Exercise requirements:
Among the lines below, which ones contain the word "given"? Copy every such line.
[[ Task data, beginning ]]
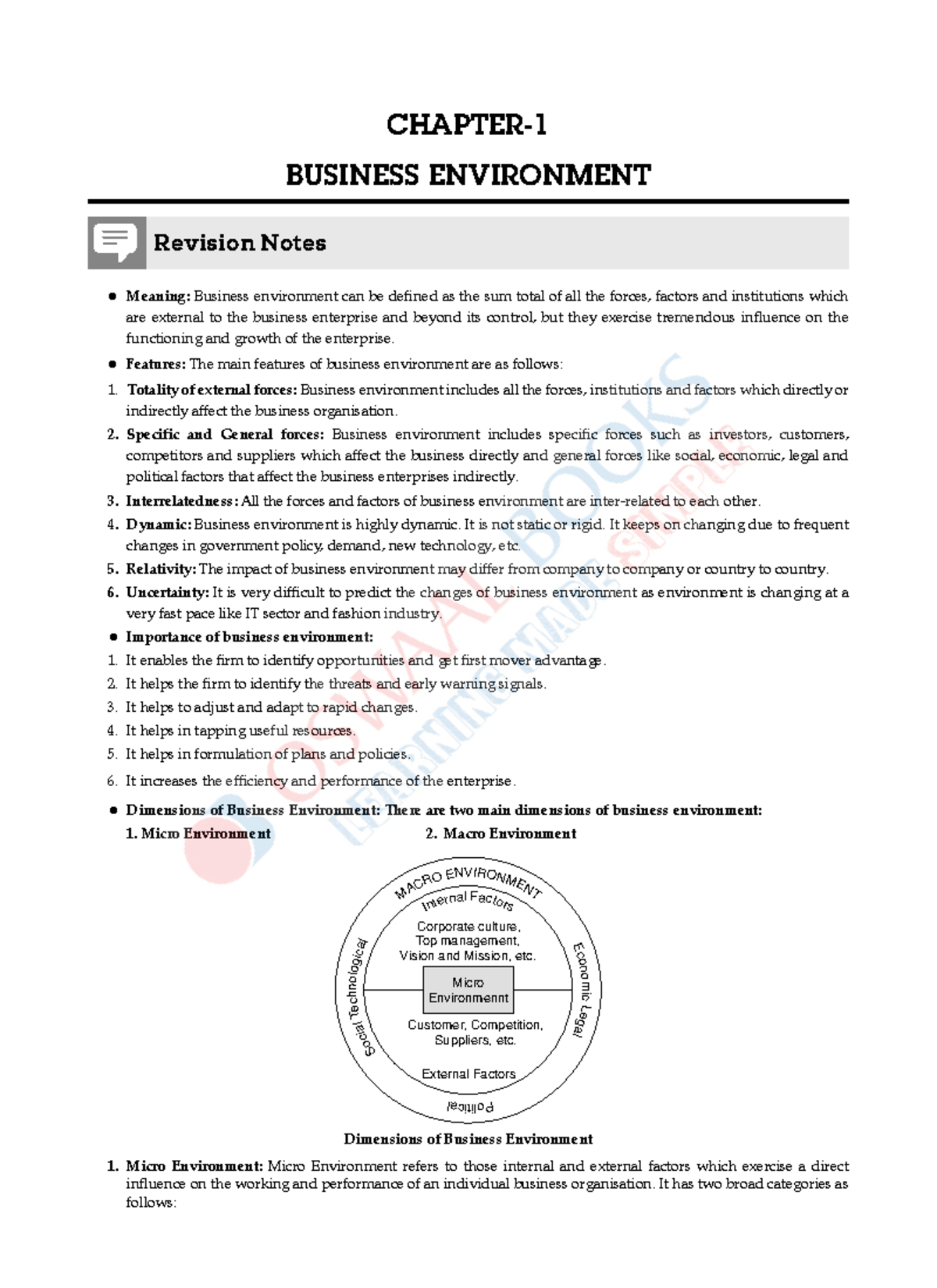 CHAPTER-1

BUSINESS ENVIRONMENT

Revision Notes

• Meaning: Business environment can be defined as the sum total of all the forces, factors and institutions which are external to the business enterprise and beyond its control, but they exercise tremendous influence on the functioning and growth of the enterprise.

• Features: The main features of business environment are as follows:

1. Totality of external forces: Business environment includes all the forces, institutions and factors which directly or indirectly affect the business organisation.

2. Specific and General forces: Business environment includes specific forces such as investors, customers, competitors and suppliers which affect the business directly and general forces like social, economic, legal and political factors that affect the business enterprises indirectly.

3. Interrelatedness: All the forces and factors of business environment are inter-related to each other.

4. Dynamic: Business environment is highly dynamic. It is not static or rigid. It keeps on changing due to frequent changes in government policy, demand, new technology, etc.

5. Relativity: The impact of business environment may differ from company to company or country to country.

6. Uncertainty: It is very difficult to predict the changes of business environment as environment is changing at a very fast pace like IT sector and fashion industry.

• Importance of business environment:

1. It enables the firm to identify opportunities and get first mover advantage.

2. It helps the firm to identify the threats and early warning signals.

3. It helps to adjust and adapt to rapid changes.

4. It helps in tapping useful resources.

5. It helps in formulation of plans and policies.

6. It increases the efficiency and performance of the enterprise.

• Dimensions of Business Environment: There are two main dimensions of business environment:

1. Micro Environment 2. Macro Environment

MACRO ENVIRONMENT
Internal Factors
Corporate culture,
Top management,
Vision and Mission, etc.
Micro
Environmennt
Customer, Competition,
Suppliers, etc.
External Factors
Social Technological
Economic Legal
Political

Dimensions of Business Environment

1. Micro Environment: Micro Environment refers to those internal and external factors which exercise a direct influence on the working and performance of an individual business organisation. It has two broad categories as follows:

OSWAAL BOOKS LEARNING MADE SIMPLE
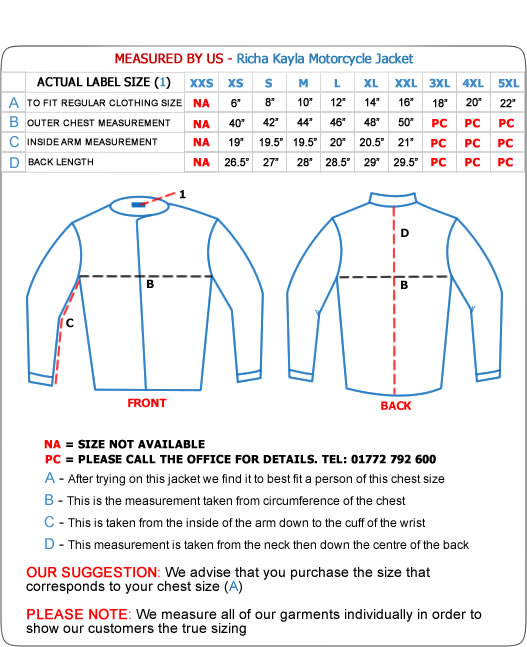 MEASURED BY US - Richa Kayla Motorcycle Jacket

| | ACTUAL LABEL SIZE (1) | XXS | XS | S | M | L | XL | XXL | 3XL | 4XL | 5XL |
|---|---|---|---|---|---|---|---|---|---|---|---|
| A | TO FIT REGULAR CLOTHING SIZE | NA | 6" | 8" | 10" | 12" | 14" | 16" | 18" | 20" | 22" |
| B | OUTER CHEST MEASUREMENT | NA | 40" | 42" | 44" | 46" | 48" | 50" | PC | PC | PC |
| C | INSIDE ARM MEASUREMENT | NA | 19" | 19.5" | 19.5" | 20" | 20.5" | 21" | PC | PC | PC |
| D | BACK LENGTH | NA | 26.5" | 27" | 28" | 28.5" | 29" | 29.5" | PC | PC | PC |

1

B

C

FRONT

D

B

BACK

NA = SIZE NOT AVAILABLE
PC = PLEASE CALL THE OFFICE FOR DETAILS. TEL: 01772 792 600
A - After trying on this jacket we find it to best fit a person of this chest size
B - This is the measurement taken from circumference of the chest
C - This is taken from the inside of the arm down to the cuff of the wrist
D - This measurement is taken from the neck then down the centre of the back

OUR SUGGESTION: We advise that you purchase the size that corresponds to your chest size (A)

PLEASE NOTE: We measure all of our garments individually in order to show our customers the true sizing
[[ Task data, end ]]
[[ Task data, beginning ]]
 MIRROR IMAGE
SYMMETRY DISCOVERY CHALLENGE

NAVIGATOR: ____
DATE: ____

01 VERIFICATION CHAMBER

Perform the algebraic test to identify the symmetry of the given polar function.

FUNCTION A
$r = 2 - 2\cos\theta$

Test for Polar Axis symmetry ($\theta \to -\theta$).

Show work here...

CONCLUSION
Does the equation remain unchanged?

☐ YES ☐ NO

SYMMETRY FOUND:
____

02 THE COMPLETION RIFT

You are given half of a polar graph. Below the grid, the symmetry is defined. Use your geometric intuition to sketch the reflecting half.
[[ Task data, end ]]
Result of the task:
Perform the algebraic test to identify the symmetry of the given polar function.
You are given half of a polar graph. Below the grid, the symmetry is defined. Use your geometric intuition to sketch the reflecting half.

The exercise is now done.